Chemical and physical data
- Formula: C_{10}H_{13}FN_{2}O_{4}
- Molar mass: 244.222 g·mol^{−1}
- 3D model (JSmol): Interactive image;
- SMILES O=C/1NC(=O)N(\C=C\1C)[C@@H]2O[C@@H]([C@@H]([18F])C2)CO;
- InChI InChI=1S/C10H13FN2O4/c1-5-3-13(10(16)12-9(5)15)8-2-6(11)7(4-14)17-8/h3,6-8,14H,2,4H2,1H3,(H,12,15,16)/t6-,7+,8+/m0/s1/i11-1; Key:UXCAQJAQSWSNPQ-ZIVQXEJRSA-N;

= Fluorothymidine (18F) =

Chemical compound

Fluorothymidine F-18 (FLT) is a tumor-specific PET tracer and radiopharmaceutical.
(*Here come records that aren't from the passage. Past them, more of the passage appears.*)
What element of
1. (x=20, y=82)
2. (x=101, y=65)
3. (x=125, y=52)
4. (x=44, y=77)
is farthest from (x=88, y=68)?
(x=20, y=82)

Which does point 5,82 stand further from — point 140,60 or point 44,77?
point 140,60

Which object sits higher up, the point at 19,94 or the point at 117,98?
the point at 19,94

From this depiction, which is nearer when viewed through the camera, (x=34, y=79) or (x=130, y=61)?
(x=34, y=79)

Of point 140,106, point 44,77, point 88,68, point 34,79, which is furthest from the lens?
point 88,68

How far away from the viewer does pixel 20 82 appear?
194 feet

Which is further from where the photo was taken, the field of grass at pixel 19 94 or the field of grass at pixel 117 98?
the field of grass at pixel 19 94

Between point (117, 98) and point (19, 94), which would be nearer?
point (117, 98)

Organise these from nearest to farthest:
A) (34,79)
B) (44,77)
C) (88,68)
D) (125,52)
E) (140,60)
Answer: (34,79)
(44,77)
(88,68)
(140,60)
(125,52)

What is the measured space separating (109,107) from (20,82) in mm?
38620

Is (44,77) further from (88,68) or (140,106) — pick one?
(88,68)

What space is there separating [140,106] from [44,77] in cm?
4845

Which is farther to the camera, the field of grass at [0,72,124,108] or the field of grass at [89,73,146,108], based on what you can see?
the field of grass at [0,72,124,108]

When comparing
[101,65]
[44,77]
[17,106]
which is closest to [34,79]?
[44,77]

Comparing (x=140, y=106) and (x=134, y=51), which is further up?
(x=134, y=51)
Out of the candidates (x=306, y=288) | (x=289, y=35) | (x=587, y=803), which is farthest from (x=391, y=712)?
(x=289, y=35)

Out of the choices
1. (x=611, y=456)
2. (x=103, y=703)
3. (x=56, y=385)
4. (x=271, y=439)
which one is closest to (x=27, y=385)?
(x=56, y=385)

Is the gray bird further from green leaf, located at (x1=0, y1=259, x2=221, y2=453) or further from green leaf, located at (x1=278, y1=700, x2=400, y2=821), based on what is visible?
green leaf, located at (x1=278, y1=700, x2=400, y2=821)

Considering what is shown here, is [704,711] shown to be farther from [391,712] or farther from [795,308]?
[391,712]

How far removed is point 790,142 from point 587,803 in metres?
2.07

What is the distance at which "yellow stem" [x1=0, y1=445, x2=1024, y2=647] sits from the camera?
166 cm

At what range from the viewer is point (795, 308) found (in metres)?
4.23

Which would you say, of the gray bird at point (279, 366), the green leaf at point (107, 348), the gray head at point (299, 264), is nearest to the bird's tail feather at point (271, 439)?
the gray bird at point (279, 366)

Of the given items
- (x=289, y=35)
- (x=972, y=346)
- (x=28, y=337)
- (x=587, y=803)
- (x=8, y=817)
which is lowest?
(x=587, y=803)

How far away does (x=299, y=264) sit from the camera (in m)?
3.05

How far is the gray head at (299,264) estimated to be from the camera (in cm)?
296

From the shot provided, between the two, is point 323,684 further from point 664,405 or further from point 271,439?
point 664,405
It is an isotopologue of alovudine. FLT is suitable for monitoring how tumors respond to cytostatic therapy. FLT accumulates in proliferating cells where it indicates the activity of the enzyme thymidine kinase. Cell division can be characterized by the activity of that enzyme. FLT is phosphorylated as though it were thymidine, and is subsequently incorporated into DNA. Thymidine is essential for DNA replication. Considering that FLT lacks a 3′-hydroxy group, transcription of DNA is impeded following incorporating of FLT. FLT indicates changes in tumor cell proliferation by tracking the restoration of nucleosides from degenerated DNA.